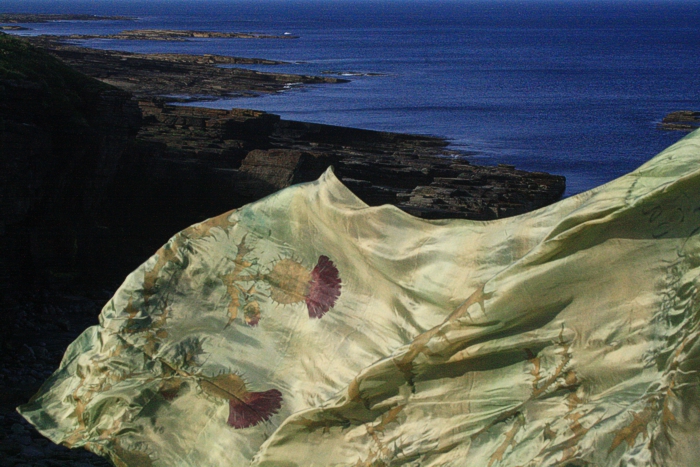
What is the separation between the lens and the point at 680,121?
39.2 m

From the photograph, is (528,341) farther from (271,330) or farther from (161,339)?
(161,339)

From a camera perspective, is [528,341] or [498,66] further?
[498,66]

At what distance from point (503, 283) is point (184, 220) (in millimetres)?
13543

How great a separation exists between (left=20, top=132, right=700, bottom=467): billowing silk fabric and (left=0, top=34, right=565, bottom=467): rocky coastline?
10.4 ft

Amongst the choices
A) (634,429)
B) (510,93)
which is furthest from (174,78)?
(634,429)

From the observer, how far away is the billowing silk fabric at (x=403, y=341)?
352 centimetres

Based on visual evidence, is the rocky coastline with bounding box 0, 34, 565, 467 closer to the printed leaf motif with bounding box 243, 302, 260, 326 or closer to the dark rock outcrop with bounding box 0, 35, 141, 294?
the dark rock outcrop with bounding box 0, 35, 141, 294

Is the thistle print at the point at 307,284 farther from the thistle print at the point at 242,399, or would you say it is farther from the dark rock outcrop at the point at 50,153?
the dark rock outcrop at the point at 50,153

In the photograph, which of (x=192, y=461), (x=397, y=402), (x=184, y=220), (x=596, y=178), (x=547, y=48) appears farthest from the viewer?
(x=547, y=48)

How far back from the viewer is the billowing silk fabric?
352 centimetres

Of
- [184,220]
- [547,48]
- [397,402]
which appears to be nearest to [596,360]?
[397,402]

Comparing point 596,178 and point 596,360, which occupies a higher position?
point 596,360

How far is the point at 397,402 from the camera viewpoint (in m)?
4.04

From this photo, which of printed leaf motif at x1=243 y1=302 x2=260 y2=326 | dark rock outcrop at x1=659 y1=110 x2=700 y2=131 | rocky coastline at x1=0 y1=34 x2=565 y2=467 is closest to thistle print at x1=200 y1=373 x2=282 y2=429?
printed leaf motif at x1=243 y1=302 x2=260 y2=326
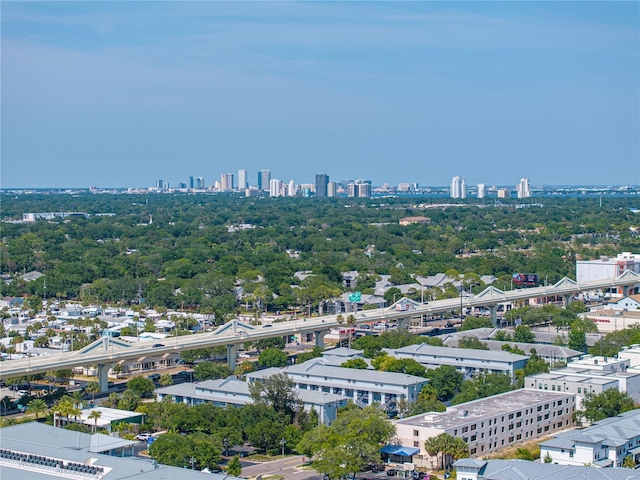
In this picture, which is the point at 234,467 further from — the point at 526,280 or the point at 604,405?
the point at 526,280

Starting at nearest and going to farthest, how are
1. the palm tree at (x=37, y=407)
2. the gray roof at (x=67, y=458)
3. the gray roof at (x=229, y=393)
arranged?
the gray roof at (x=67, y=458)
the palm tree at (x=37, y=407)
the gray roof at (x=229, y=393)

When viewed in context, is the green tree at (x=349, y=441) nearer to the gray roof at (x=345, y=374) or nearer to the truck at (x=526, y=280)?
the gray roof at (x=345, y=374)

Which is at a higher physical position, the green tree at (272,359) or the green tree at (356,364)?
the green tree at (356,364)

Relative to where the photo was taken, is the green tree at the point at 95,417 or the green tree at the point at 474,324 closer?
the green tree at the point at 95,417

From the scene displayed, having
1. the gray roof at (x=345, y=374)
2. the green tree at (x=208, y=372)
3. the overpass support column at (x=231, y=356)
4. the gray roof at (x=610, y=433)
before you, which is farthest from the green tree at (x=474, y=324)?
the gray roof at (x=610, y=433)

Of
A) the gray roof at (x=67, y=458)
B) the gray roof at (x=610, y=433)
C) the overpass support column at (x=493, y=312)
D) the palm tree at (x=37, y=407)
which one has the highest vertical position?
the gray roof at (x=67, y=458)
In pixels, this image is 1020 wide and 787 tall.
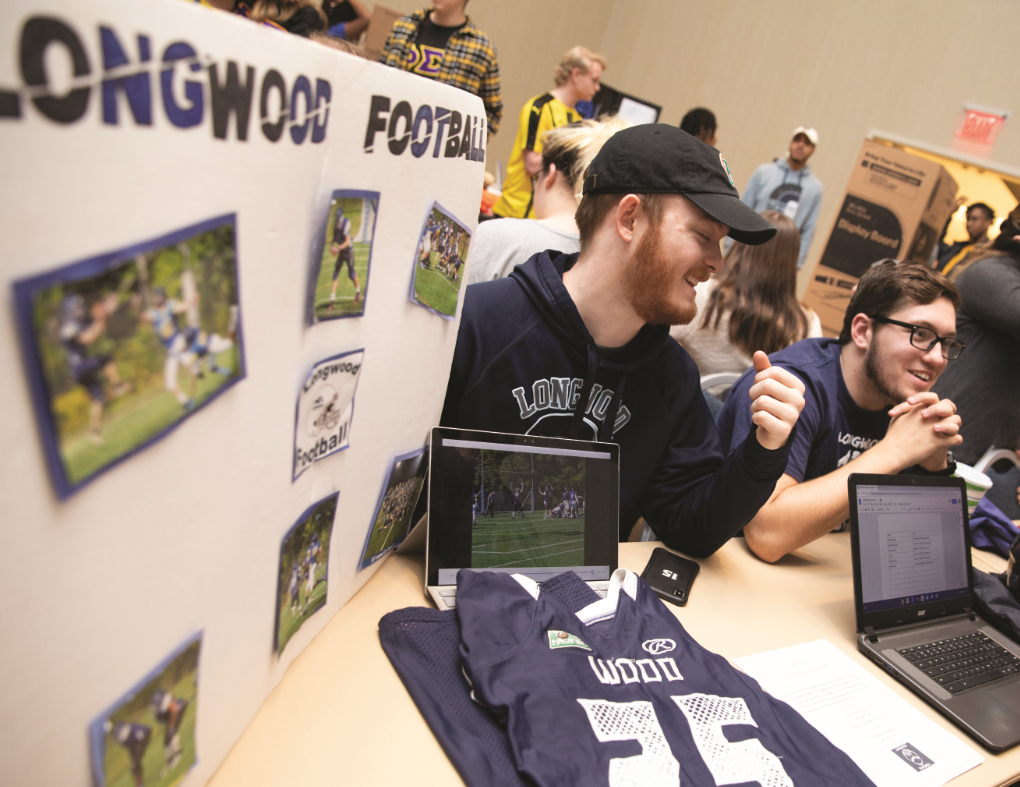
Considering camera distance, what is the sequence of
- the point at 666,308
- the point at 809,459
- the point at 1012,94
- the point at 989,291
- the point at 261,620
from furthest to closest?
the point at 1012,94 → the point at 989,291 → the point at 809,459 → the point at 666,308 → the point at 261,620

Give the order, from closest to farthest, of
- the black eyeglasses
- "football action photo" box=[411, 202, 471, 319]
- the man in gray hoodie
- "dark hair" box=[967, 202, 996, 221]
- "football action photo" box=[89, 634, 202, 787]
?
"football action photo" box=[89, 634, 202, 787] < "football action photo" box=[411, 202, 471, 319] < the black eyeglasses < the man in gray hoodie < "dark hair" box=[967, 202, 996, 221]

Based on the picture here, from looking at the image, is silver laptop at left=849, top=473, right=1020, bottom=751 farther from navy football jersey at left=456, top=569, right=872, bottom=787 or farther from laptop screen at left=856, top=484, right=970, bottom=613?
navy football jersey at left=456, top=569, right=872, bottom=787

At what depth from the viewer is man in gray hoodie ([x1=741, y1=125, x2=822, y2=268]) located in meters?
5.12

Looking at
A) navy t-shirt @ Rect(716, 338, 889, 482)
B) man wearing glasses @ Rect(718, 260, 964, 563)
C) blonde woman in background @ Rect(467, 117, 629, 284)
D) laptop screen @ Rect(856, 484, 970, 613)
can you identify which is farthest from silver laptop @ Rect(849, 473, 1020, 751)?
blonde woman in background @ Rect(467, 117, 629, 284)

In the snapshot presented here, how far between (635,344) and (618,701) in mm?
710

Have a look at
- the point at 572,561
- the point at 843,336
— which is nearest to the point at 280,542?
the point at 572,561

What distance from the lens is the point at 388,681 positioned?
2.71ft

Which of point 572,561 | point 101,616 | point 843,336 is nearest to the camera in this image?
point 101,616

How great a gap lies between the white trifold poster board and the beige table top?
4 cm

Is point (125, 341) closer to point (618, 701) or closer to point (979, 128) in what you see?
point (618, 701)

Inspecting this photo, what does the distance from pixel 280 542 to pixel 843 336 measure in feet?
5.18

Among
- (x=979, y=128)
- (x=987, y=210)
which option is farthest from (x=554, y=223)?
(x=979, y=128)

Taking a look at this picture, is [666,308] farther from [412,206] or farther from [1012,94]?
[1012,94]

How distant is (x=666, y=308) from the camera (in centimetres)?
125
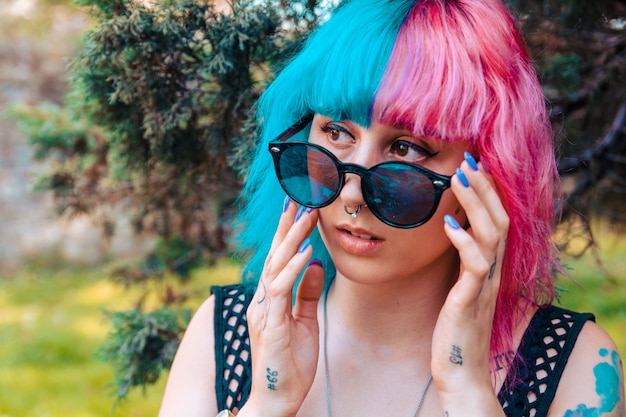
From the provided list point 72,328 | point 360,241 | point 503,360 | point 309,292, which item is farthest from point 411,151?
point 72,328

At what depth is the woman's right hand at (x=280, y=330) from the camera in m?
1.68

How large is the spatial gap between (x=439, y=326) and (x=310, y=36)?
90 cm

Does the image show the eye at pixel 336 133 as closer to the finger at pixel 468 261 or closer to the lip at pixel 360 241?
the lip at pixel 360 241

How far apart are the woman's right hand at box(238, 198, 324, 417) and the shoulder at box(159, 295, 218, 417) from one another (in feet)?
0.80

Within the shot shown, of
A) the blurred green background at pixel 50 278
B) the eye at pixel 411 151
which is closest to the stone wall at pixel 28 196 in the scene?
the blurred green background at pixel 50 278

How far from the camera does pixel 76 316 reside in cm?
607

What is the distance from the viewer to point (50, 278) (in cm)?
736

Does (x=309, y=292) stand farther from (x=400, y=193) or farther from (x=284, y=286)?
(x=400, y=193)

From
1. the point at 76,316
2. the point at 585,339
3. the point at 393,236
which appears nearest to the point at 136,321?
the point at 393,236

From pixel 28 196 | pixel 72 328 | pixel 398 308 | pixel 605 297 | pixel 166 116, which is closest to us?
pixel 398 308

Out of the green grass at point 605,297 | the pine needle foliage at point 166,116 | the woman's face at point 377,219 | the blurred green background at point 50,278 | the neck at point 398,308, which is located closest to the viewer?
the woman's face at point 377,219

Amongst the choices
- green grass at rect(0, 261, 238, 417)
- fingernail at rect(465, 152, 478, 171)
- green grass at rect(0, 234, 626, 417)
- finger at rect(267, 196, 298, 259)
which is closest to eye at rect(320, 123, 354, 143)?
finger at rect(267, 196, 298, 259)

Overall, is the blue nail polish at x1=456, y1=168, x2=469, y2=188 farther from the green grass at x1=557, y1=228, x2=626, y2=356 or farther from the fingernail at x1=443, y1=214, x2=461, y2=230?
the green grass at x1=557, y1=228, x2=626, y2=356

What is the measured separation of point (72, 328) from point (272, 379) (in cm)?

◇ ◇ ◇

» YOUR OBJECTIVE
Emit verbatim the lines running from the one with "Does the image" through the last line of the data, both endpoints inclusive.

» FINAL RESULT
Does the image show the eye at pixel 336 133 as closer to the finger at pixel 468 261 or closer to the lip at pixel 360 241?
the lip at pixel 360 241

How far apart are the woman's right hand at box(238, 198, 324, 417) and the shoulder at box(159, 295, 218, 417) from one another (in feet)?
0.80

Within the shot shown, of
A) the blurred green background at pixel 50 278
B) the eye at pixel 411 151
which is closest to the stone wall at pixel 28 196 in the scene?
the blurred green background at pixel 50 278

How far from the camera does pixel 76 316 reside in cm?
607

What is the distance from the viewer to point (50, 278) (in cm)?
736

Does (x=309, y=292) stand farther from (x=400, y=193) or farther from (x=284, y=286)?
(x=400, y=193)

From
1. the point at 76,316
2. the point at 585,339
3. the point at 393,236
which appears nearest to the point at 136,321?
the point at 393,236

From pixel 28 196 | pixel 72 328 | pixel 398 308 | pixel 605 297 | pixel 166 116, which is closest to us?
pixel 398 308

Out of the green grass at point 605,297 | the pine needle foliage at point 166,116 | the woman's face at point 377,219 | the blurred green background at point 50,278 | the neck at point 398,308, which is located closest to the viewer?
the woman's face at point 377,219

Amongst the choices
- green grass at rect(0, 261, 238, 417)
- fingernail at rect(465, 152, 478, 171)
- green grass at rect(0, 234, 626, 417)
- finger at rect(267, 196, 298, 259)
which is closest to eye at rect(320, 123, 354, 143)?
finger at rect(267, 196, 298, 259)

Overall, is the blue nail polish at x1=456, y1=168, x2=469, y2=188 farther from the green grass at x1=557, y1=228, x2=626, y2=356 or farther from the fingernail at x1=443, y1=214, x2=461, y2=230?
the green grass at x1=557, y1=228, x2=626, y2=356

What is the measured separation of point (72, 328) from point (272, 379) (in cm)?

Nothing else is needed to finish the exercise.